(Task input begins)

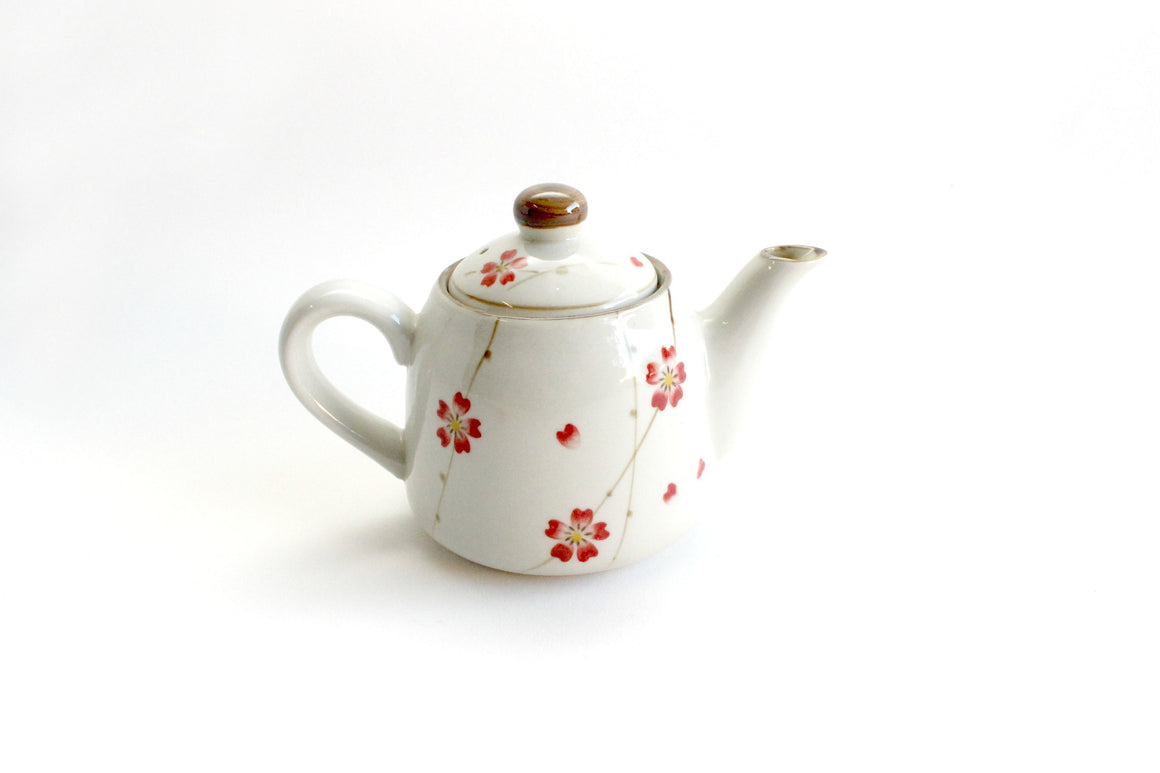 Vintage Floral Teapot, Porcelain Teapot, Serving For One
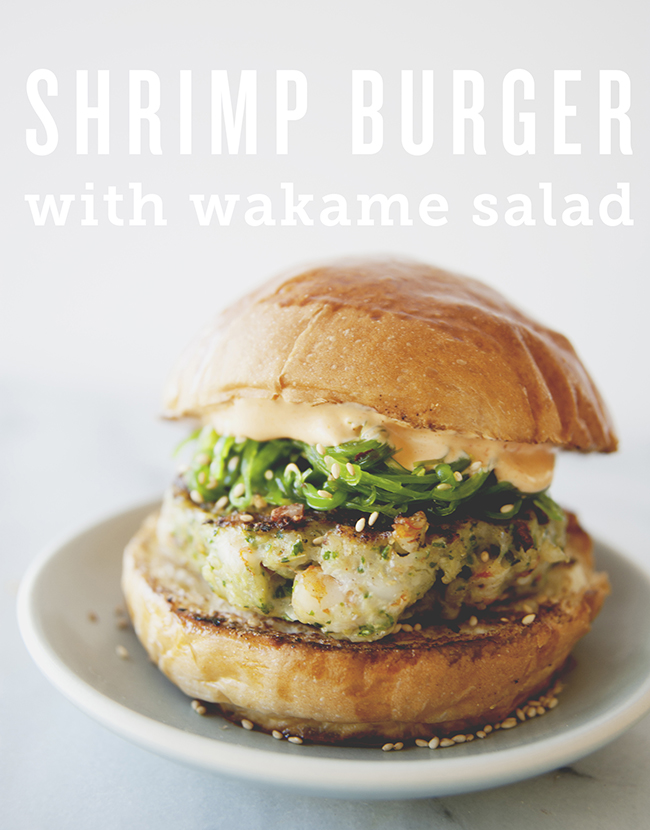Shrimp burger with wakame slaw from the Kitchy Kitchen // Best healthy burger recipes for summer BBQ season - PumpUp Blog Favorites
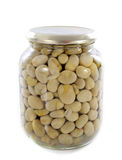 Bottled preserves of bean Stock Photography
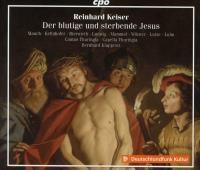 Der blutige und sterbende Jesus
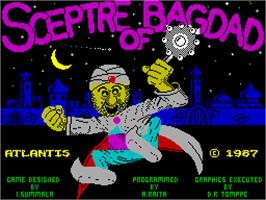 Title screen of Sceptre of Bagdad on the Sinclair ZX Spectrum.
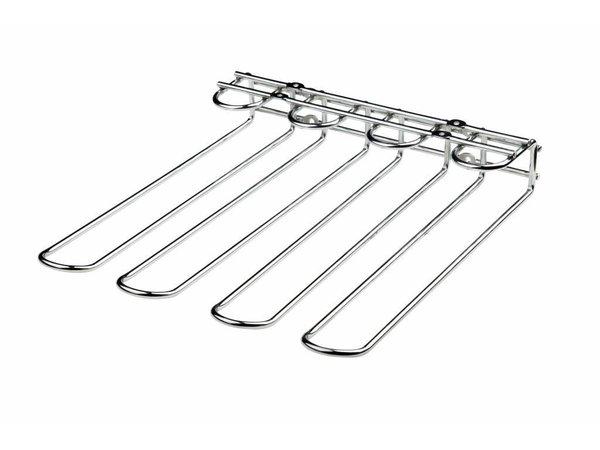 Bar Professional 3-teiliges Gläserschiene | Chrom | 300 x 300 mm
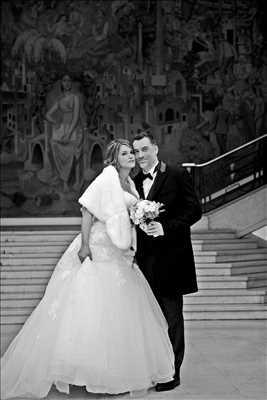 Shooting photo à Montpellier dont l'auteur est : Christelle : shooting photo spécial mariage à Montpellier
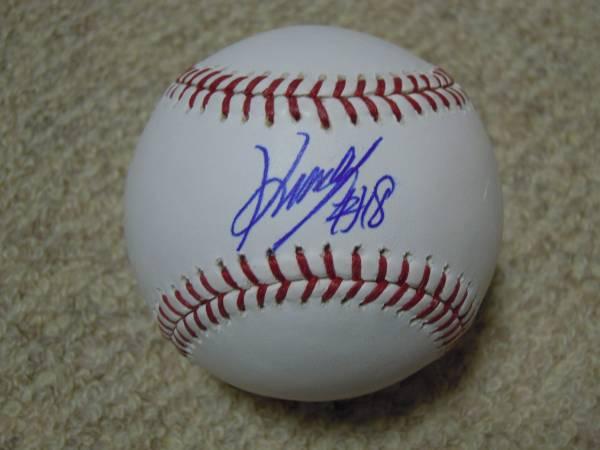 MLB シアトル・マリナーズ 岩隈 久志 直筆サイン入りボール グッズの画像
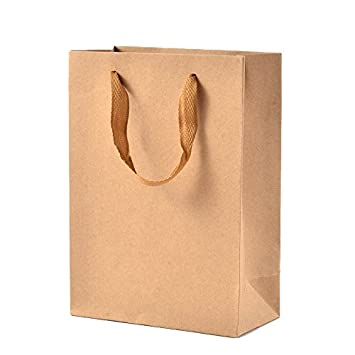 Pandahall 10 piezas rectangular kraft papel bolsas de regalo ...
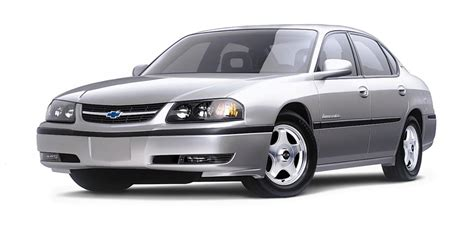 how it works cars 2001 chevrolet impala on board diagnostic system 2001 chevrolet impala pictures history value research news conceptcarz com
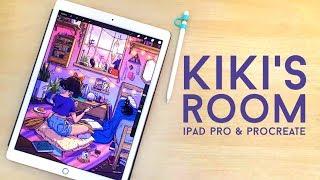 Kiki's Room Process with Ipad Pro and Procreate // Jacquelin deleon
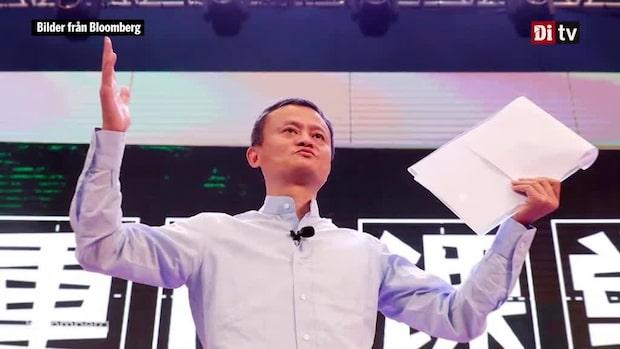 Världens affärer 10.30: Jack Ma lämnar e-handelsjätten Alibaba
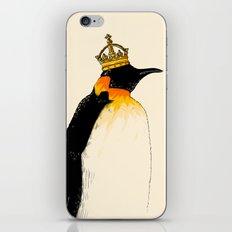Emperor iPhone & iPod Skin
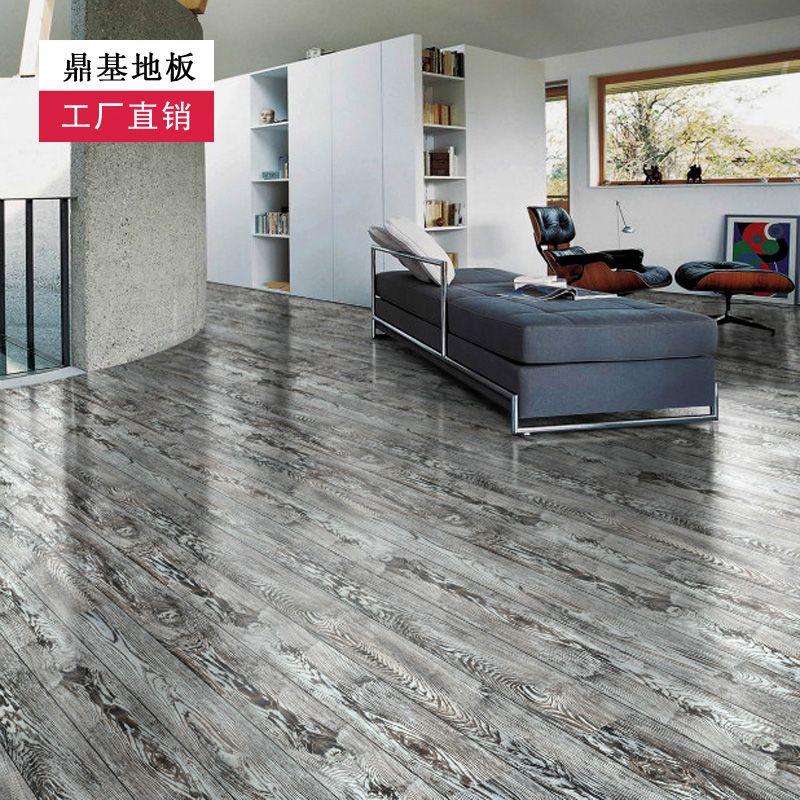 Loft - Dark Grey Laminate Flooring | Direct Wood Flooring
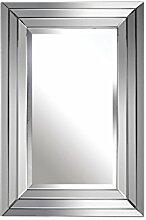 Spiegel 'Prisma' Wandspiegel Rechteckig 120x80cm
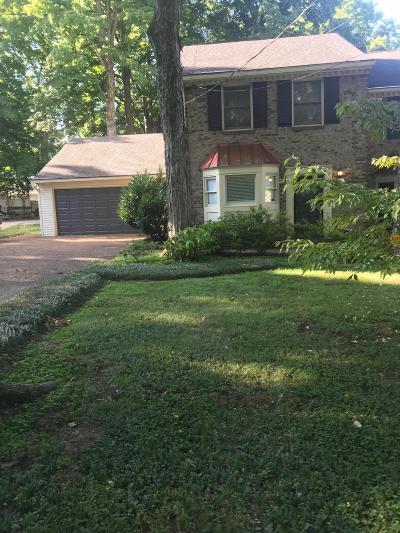 Davidson County Single Family Home For Sale: 1005 Glendale Ln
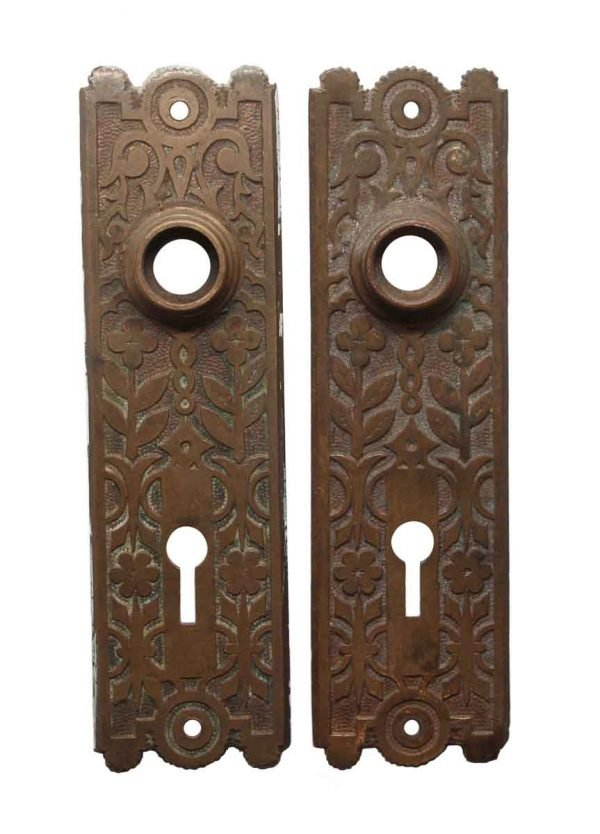Back Plates - Pair of 6 in. Floral Brass Passage Door Back Plates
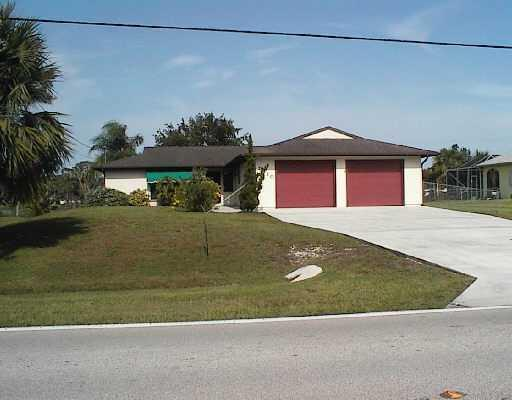 5610 Fort Pierce Blvd, Fort Pierce, FL 34951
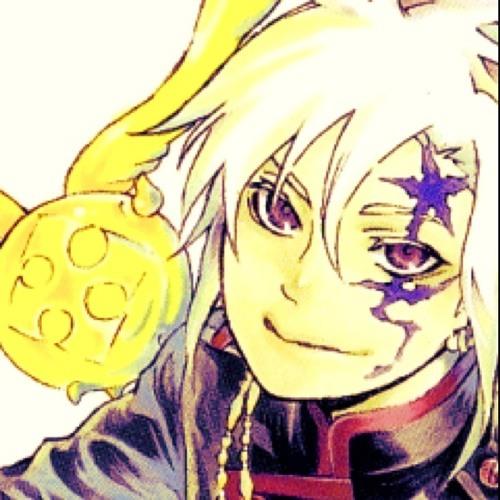 sir-anime's avatar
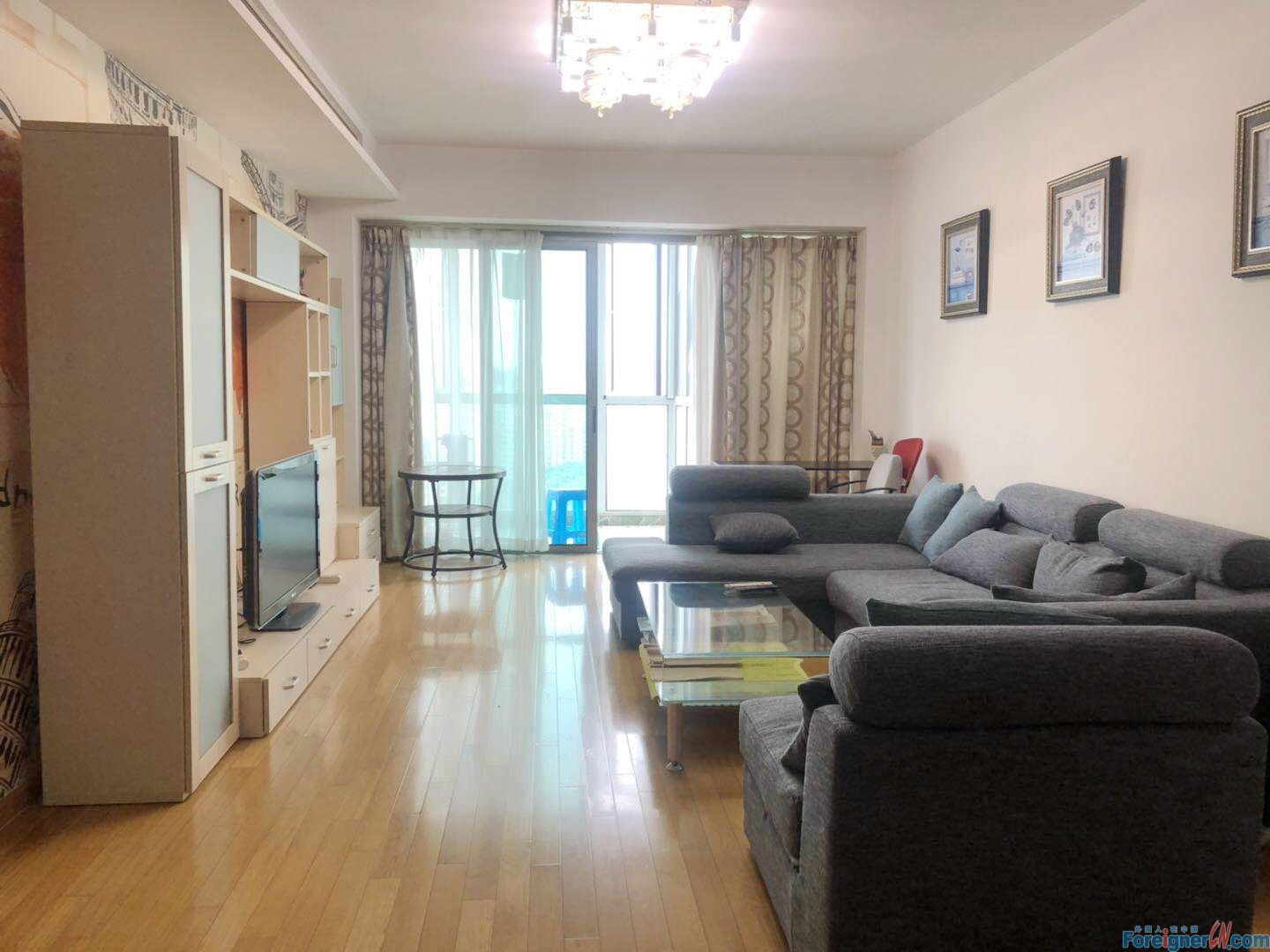 Behind Suzhou Center/Full Lake View & Ligongdi/Central Ac/Metro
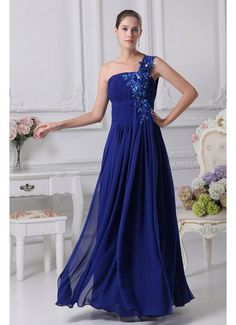 Hottest Style Chiffon One Shoulder A Line Royal Blue Prom Dress £107.19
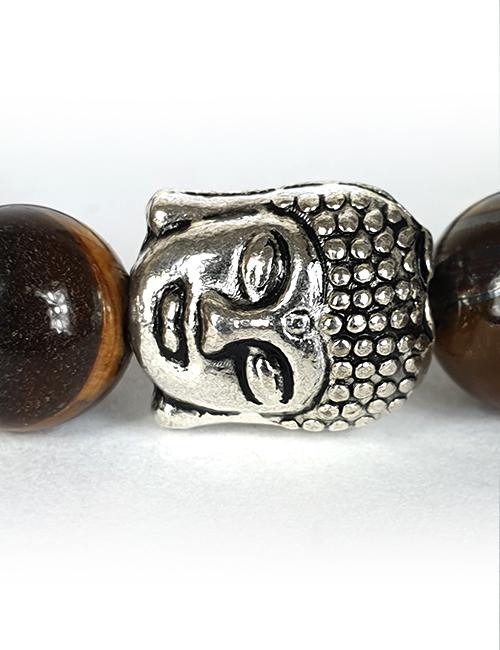 Tijgeroog-Tibetaans Zilveren Bedel Elastische Boeddhistische Armband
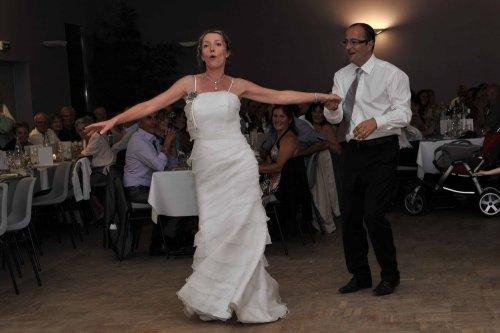 Photographe mariage - AGNES HIVERT-AGNOUX - photo 30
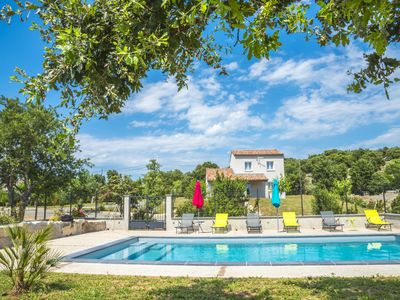 Photo for Fully air conditioned villa with private pool in quiet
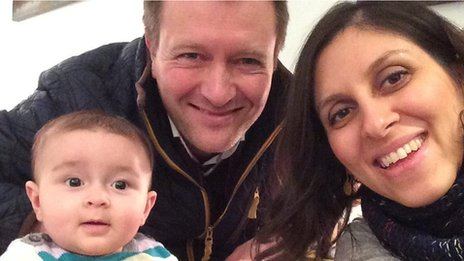 Nazanin Zaghari-Ratcliffe case 'top priority' for Hunt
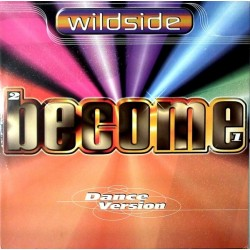 Wildside – 2 Become 1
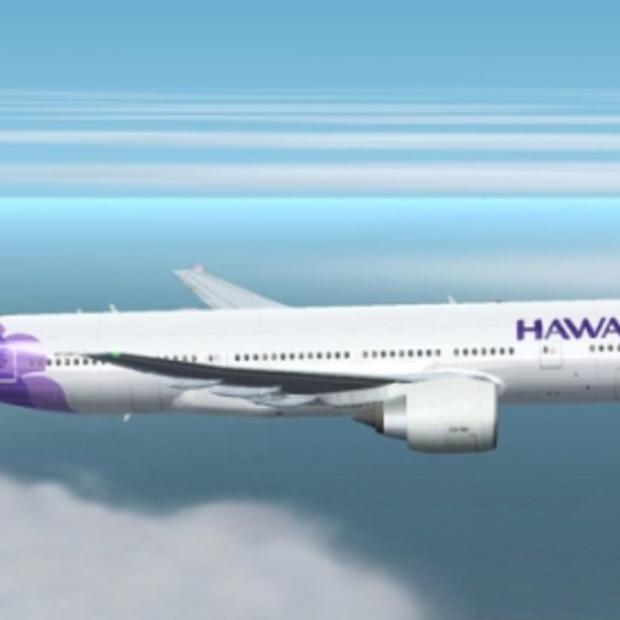 iPad Mini beschikbaar op vluchten van Hawaiian Airlines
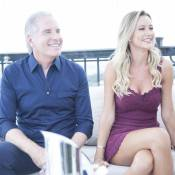 Roberto Justus relembra nudes no Snapchat de Ana Paula Siebert: 'Fiquei bravo'
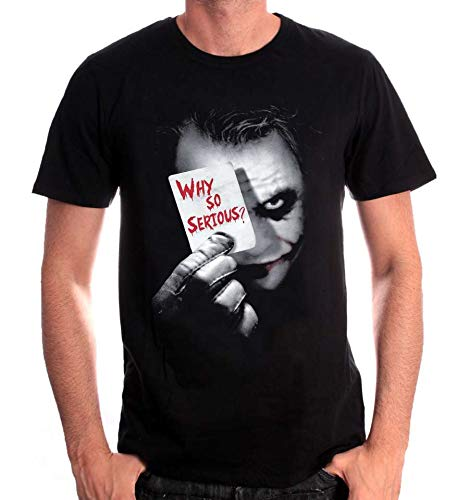 cotton division Joker Why So Serious Camiseta, Negro, XL para Hombre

(Task input ends)

Problem requirements: Going by the entries above, repeat exactly the lines that start at the line with "MLB シアトル・マリナーズ 岩隈 久志 直筆サイン入りボール グッズの画像" and go on through the line with "how it works". Pictures are not part of the copy.

Result:
 MLB シアトル・マリナーズ 岩隈 久志 直筆サイン入りボール グッズの画像
 Pandahall 10 piezas rectangular kraft papel bolsas de regalo ...
 how it works cars 2001 chevrolet impala on board diagnostic system 2001 chevrolet impala pictures history value research news conceptcarz com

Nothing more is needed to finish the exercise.